_Exercise task A_. Return the stretch of the interview from "KD: I think" through "It's really different.", word for word.
— begin Document section —
KD: Well, I think it's form over function.
JH: Maybe it's form follows function.
KD: I would hope, but it doesn't seem like it. It seems like people see a bike painted red, and they think it's a faster bike! [laughs] I never got it at all...It's like when there's a big band around and everybody loves them, but you know they suck.
JH: Well, maybe they're trying to make good music. Maybe not...
KD: I think they're trying to be successful.
JH: But being successful now means you make something that people like for a weekend. Everything changes so quickly. You don't have to write a song that people like for 20 years, that's still on the radio.
KD: [laughs] It is different. It's really different.
JH: What do you think about the future of the album? Do you think people will continue to make them?
KD: I don't know...Like you said, that kind of celebrity doesn't exist anymore. Maybe there won't be an album. There'll be a different type of success. Whatever drives people to do it. Isn't it getting laid? Whether you're a guy or a girl or gay or not, you still want to get laid. Whatever helps that, I guess. Which is always a good thing, probably.
— end Document section —
— begin Dataset records —
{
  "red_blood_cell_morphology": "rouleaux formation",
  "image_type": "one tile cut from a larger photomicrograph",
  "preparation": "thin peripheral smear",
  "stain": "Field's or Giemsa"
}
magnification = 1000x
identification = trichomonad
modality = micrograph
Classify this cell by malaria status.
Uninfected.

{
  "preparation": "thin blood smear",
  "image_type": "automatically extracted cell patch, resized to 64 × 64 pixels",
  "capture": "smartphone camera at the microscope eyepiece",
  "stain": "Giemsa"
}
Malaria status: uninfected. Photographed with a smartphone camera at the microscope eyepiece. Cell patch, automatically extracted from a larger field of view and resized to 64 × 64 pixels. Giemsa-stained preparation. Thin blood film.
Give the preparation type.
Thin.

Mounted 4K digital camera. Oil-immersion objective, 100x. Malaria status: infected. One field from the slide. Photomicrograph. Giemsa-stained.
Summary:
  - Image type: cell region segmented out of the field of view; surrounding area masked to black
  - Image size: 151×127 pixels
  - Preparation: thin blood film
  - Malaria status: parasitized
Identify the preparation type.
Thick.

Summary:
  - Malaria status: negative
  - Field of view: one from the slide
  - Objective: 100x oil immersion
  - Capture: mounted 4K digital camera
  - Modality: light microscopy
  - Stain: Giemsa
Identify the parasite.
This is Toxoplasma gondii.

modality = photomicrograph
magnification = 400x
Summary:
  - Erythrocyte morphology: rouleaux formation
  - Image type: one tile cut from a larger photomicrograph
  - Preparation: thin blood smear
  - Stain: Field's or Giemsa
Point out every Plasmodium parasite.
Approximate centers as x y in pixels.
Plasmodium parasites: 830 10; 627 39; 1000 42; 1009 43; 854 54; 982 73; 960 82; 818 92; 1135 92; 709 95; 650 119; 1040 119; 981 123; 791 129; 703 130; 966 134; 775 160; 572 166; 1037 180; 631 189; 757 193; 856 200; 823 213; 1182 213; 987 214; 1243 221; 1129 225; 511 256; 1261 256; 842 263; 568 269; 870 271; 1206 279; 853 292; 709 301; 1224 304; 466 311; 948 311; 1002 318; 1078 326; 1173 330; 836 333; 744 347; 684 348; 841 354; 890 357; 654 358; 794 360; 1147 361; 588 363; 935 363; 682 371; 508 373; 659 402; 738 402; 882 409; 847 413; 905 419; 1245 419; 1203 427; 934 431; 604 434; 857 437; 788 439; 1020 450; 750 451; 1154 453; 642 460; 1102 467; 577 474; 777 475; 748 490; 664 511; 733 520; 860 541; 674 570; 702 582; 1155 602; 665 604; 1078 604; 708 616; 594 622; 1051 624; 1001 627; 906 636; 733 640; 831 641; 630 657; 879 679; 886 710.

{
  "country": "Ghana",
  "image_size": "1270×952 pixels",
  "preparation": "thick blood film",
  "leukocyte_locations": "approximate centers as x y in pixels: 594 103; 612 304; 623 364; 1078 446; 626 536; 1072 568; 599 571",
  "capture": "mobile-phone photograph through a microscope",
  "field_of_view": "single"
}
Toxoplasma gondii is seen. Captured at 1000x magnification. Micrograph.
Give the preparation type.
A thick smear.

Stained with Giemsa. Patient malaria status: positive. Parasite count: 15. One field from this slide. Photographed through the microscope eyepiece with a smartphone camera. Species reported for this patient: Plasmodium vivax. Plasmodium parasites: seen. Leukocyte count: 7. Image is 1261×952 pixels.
— end Dataset records —
_Exercise task B_. In the entries, retype the stretch from the line that contains "Mounted 4K digital camera." through the line that contains "This is Toxoplasma gondii." with no changes.

_Task solution A_.
KD: I think they're trying to be successful.
JH: But being successful now means you make something that people like for a weekend. Everything changes so quickly. You don't have to write a song that people like for 20 years, that's still on the radio.
KD: [laughs] It is different. It's really different.

_Task solution B_.
Mounted 4K digital camera. Oil-immersion objective, 100x. Malaria status: infected. One field from the slide. Photomicrograph. Giemsa-stained.
Summary:
  - Image type: cell region segmented out of the field of view; surrounding area masked to black
  - Image size: 151×127 pixels
  - Preparation: thin blood film
  - Malaria status: parasitized
Identify the preparation type.
Thick.

Summary:
  - Malaria status: negative
  - Field of view: one from the slide
  - Objective: 100x oil immersion
  - Capture: mounted 4K digital camera
  - Modality: light microscopy
  - Stain: Giemsa
Identify the parasite.
This is Toxoplasma gondii.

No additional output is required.